I am WILD. Not because I have tapped into some old energy while comfortably sipping on green tea kale smoothies after a generous but not too exhausting class of kundalini yoga. Neither am I WILD because I went to a trance workshop and learned to rise my vibrant female energy and I am certainly not WILD through quiet meditation on some healing 528hz tunes, although I must confess, I have tried them all and some have even become part of my regular routine. Also, I am not WILD because I am wearing handmade dresses from tribal textiles and I smell of patchouli and decide not to die my silver turning hair. I am WILD because I have to protect, at all cost, something that I’ve just found and which I dearly treasure: myself.

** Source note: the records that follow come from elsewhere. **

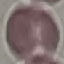
Uninfected.

image type = cell patch, automatically extracted from a larger field of view and resized to 64 × 64 pixels
preparation = thin blood smear
stain = Giemsa
capture = smartphone camera at the microscope eyepiece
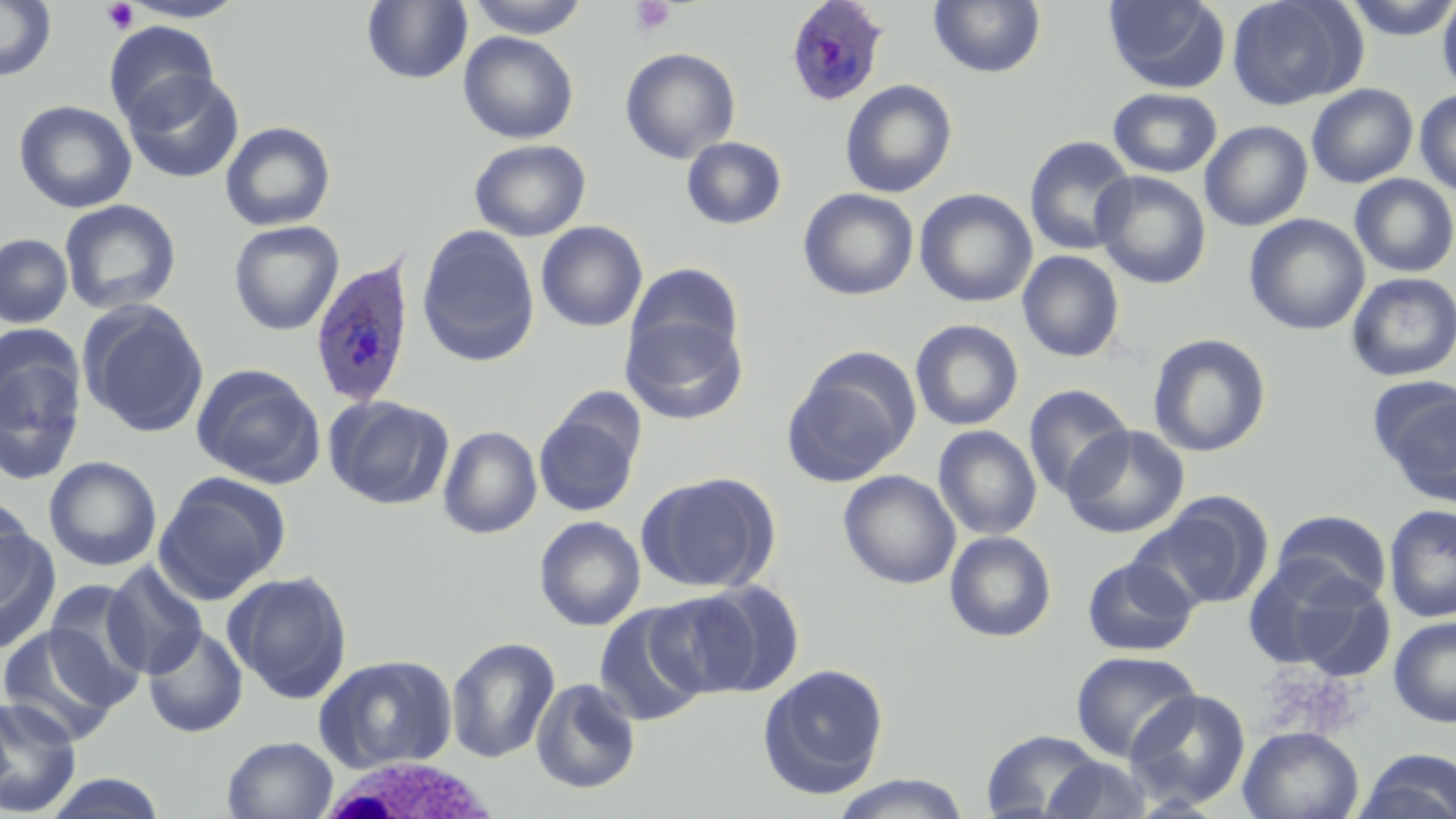

Approximate bounding boxes as (x1, y1, x2, y2) in pixels. White blood cell locations: (313, 756, 506, 819). Platelet locations: (630, 0, 676, 37), (101, 1, 139, 34), (1261, 665, 1363, 739). Plasmodium ovale-infected red blood cell locations: (785, 1, 889, 107), (308, 253, 416, 410). Uninfected red blood cell locations: (0, 0, 57, 83), (117, 0, 250, 23), (465, 0, 590, 38), (1103, 0, 1231, 93), (1226, 0, 1363, 109), (1341, 0, 1456, 41), (1437, 0, 1456, 97), (362, 1, 472, 84), (929, 1, 1046, 78), (103, 21, 220, 129), (459, 32, 578, 144), (620, 47, 740, 164), (122, 71, 244, 184), (840, 80, 957, 198), (1306, 83, 1419, 188), (1108, 87, 1223, 178), (1414, 89, 1456, 195), (14, 100, 137, 213), (1200, 120, 1313, 231), (220, 122, 336, 232), (681, 136, 787, 230), (1024, 136, 1137, 256), (469, 139, 591, 241), (1092, 171, 1211, 288), (1350, 174, 1456, 277), (798, 188, 919, 300), (915, 188, 1037, 307), (59, 199, 182, 315), (1245, 213, 1370, 335), (228, 220, 344, 336), (536, 221, 648, 332), (416, 225, 540, 366), (0, 233, 73, 328), (1017, 250, 1125, 362), (626, 262, 744, 365), (1346, 272, 1456, 381), (78, 300, 210, 438), (621, 314, 748, 425), (910, 319, 1024, 431), (1148, 333, 1272, 458), (0, 335, 88, 487), (784, 350, 920, 486), (190, 363, 326, 489), (1372, 379, 1456, 502), (1023, 384, 1133, 499), (324, 394, 453, 510), (534, 399, 645, 517), (1063, 424, 1189, 539), (933, 425, 1042, 540), (437, 426, 542, 539), (43, 456, 163, 571), (838, 469, 961, 589), (636, 471, 778, 593), (154, 472, 291, 604), (1146, 491, 1273, 611), (0, 493, 35, 604), (1383, 504, 1456, 623), (1272, 510, 1392, 605), (534, 515, 646, 631), (0, 517, 61, 654), (944, 531, 1056, 642), (1242, 555, 1374, 671), (1082, 556, 1198, 656), (103, 561, 210, 679), (223, 570, 354, 703), (42, 578, 150, 706), (673, 579, 806, 699), (594, 605, 709, 727), (1389, 617, 1456, 727), (0, 625, 124, 744), (142, 625, 248, 738), (446, 636, 560, 763), (1069, 650, 1201, 763), (314, 654, 458, 774), (757, 663, 890, 799), (530, 677, 642, 794), (1124, 689, 1251, 809), (0, 696, 82, 817), (1238, 726, 1363, 819), (981, 730, 1107, 818), (222, 736, 338, 819), (1354, 748, 1456, 819), (1040, 756, 1154, 818), (39, 772, 169, 818), (830, 774, 972, 818). Slide-level diagnosis: Plasmodium ovale. Light microscopy. May-Grünwald-Giemsa stain. Thin blood film. Image is 1456×819 pixels. Captured at 1000x magnification. One field of a larger specimen.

I am WILD with pain at having to adjust, compromise and keep myself back because I think that would keep me safe. I am WILD from anger at having kept myself small, not expressing my thoughts and keeping it all normal, shaping for decades my actions to the mould of already existing ones. I am WILDly exhausted by my countless thoughts of how I could fit better, how could I stop looking, feeling, being different and by my continuous striving to be always perceived kind and lovable. But I am also WILD with passion for things I cannot yet clearly identify but which I feel growing strong inside, I am WILD with a sense of justice which makes me protect the weak and explain the misunderstood, I am WILD with a yearning for beauty which stems from the core of who I am. And yes, I am WILD with love for these forces that keep me alive, which make me dance to ever-new tunes.

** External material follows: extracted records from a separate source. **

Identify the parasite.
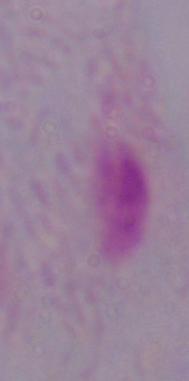

This is a trichomonad.

modality = photomicrograph
magnification = 1000x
Identify the parasite.
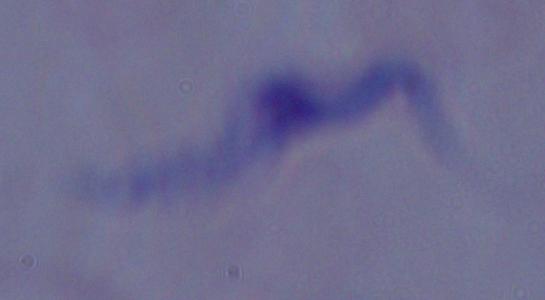

This is a trypanosome.

Summary:
  - Modality: photomicrograph
  - Magnification: 1000x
Name the parasite shown.
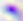

This is Toxoplasma gondii.

magnification = 400x
modality = photomicrograph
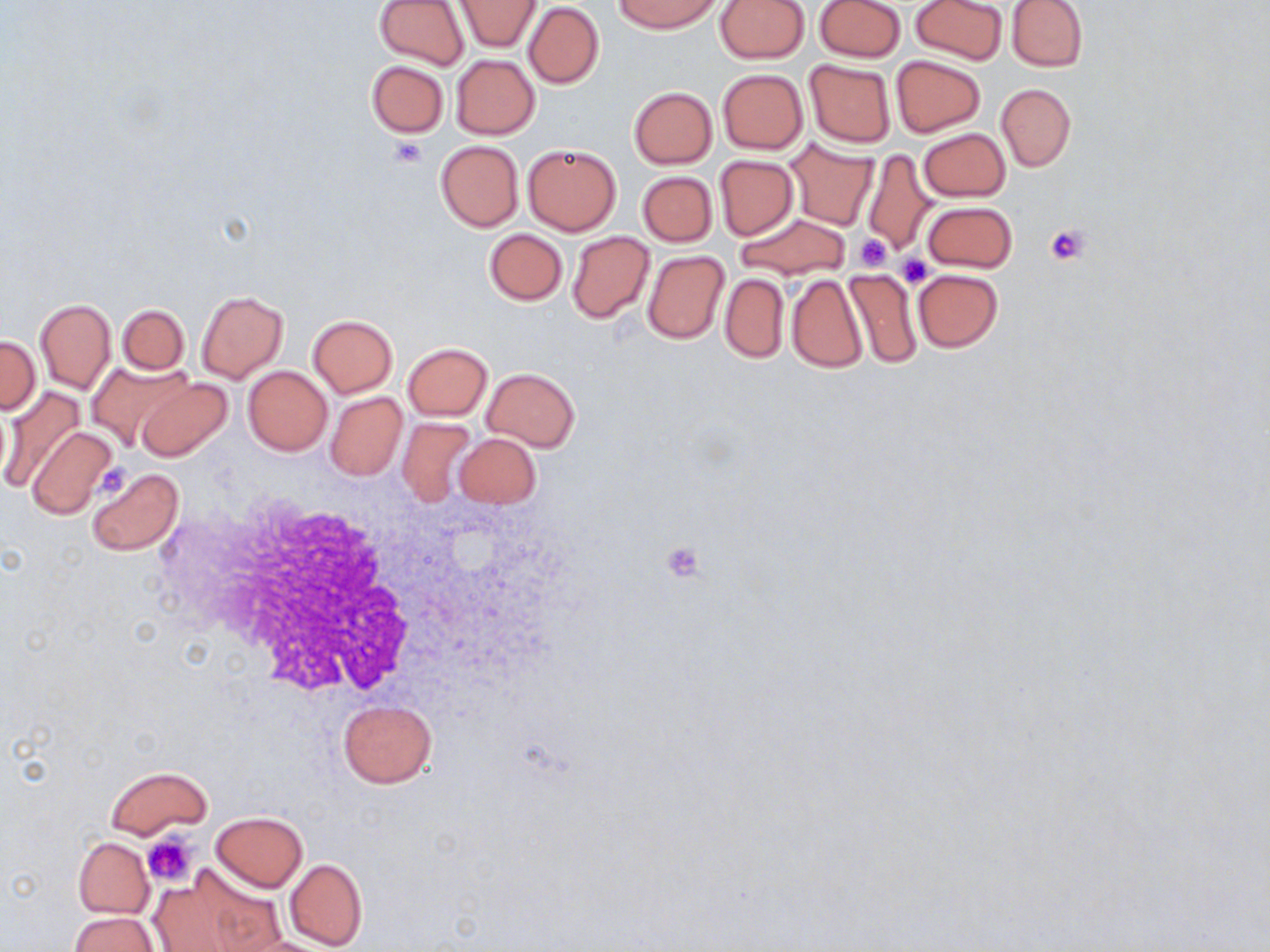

I am WILD and in my veins cascades the blood of my ancestors, the tears of all the people I was touched by and the rain of several continents – I run these waters through me and cry them out, sweating the labour of countless eyes looking in other pairs of eyes. My bones tell me of my WILD effort to stand tall, be it in the face of storms or reaching for more sunshine, not my effort – but that of countless generations of males and females, of animals and plants. My sinews are keeping me WILD and together but also take the form of hanging lianas in the tropical forests, reminding me that I belong there where I need to, that I am free to move if I need to, that I can sustain but also let loose.
I am WILD because I am getting old and know, and feel, that time is getting even shorter. I feel I must be wise, as never do we step in the same river twice. I am WILD and I am brave. Even when I feel fear strangling me, I am melting away while my muscles tense up, I stand in what I feel, I do not judge myself for it and WILDly run forward. I will go to that meeting, I will get things done, I will get out of bed, I will say my own truth, because I am WILD: determined and steadfast, terribly stubborn.

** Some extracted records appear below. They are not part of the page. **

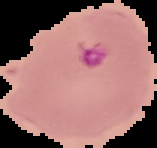
Summary:
  - Image type: segmented cell region with the area outside set to black
  - Image size: 157×148 pixels
  - Malaria status: parasitized
  - Preparation: thin blood smear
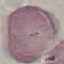
Malaria status: uninfected. Photographed with a smartphone camera at the microscope eyepiece. Giemsa-stained preparation. Cell patch, automatically extracted from a larger field of view and resized to 64 × 64 pixels. Thin blood film.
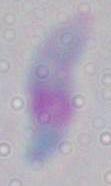

Photomicrograph. 1000x magnification. Toxoplasma gondii is seen.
State which cell type is depicted.
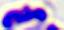

This is a leukocyte.

400x magnification. Photomicrograph.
Assess this cell for malaria.
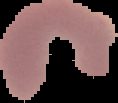

Parasitized.

image type = segmented cell region on a black background
image size = 118×103 pixels
preparation = thin blood smear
Name the parasite shown.
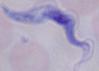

I am WILD because I have not nourished myself enough and now I feel depleted. Because I forgot to remove the weeds from in between the useful plants and I feel now taken over. I am WILD because I need to protect that which is good for me right now– now that I can confidently make this distinction, remember it as valuable and keep it clean.
I am WILD because this is my nature, the sound of the tiger’s roar, the hardness of the bear’s claw and the soft but sure touch of the elephant’s hoof, all in one. I am WILD as the nettles are and of the same nature of fragrant tropical magnolias. I am both strongly rooted as a burdock plant and dependent as a rare orchid. Most importantly, I am all these things at once, gentle aggression and unimaginable tenderness. Ambiguity is my fertile soil.
I am WILD because I cry at night and laugh at day and cradle myself and comfort others. I am WILD because I do not need company, but keep my own, but love being with others, and sharing, and I do talk to plants and animals and stones and they always talk back. I am WILD as the rain gets me alive and the sun kindles my heart. I am WILD as I pray and I charm. I remain humble but proud, WILDly standing in my own circle of growth.